Short text fragments from websites:

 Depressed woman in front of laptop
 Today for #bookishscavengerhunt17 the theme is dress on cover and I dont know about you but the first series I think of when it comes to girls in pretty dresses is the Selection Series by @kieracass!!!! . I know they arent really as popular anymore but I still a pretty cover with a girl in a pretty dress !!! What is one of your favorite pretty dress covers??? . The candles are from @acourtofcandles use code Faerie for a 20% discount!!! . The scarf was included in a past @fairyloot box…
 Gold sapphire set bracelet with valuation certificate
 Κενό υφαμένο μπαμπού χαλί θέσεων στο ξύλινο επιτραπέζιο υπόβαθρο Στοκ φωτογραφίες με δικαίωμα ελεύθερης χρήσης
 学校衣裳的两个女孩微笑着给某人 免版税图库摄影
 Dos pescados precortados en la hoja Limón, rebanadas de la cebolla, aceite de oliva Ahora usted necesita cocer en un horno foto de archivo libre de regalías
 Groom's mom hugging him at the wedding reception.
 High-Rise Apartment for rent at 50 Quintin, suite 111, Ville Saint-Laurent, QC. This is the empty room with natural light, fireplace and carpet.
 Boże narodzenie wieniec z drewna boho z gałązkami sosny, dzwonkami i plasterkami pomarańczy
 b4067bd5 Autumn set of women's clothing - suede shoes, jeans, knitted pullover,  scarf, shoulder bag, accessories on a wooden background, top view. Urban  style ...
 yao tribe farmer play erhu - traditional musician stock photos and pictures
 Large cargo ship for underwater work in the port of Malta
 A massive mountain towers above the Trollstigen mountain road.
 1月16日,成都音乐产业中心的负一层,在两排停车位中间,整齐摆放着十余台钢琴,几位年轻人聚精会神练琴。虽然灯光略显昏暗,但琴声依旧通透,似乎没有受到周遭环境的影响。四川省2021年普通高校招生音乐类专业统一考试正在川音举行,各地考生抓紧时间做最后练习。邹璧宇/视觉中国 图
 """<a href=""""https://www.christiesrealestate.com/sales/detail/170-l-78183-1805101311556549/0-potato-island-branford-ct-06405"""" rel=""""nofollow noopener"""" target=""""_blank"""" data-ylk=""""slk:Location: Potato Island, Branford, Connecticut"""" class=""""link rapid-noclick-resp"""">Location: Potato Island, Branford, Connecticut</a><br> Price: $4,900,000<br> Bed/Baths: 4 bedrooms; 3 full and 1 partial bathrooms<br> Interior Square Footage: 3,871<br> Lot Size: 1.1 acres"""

What you will do: The lines above starting at the one that contains "学校衣裳的两个女孩微笑着给某人 免版税图库摄影" and ending at the one that contains "1月16日,成都音乐产业中心" must be transcribed exactly, and no other lines may appear.

Result for this task:
 学校衣裳的两个女孩微笑着给某人 免版税图库摄影
 Dos pescados precortados en la hoja Limón, rebanadas de la cebolla, aceite de oliva Ahora usted necesita cocer en un horno foto de archivo libre de regalías
 Groom's mom hugging him at the wedding reception.
 High-Rise Apartment for rent at 50 Quintin, suite 111, Ville Saint-Laurent, QC. This is the empty room with natural light, fireplace and carpet.
 Boże narodzenie wieniec z drewna boho z gałązkami sosny, dzwonkami i plasterkami pomarańczy
 b4067bd5 Autumn set of women's clothing - suede shoes, jeans, knitted pullover,  scarf, shoulder bag, accessories on a wooden background, top view. Urban  style ...
 yao tribe farmer play erhu - traditional musician stock photos and pictures
 Large cargo ship for underwater work in the port of Malta
 A massive mountain towers above the Trollstigen mountain road.
 1月16日,成都音乐产业中心的负一层,在两排停车位中间,整齐摆放着十余台钢琴,几位年轻人聚精会神练琴。虽然灯光略显昏暗,但琴声依旧通透,似乎没有受到周遭环境的影响。四川省2021年普通高校招生音乐类专业统一考试正在川音举行,各地考生抓紧时间做最后练习。邹璧宇/视觉中国 图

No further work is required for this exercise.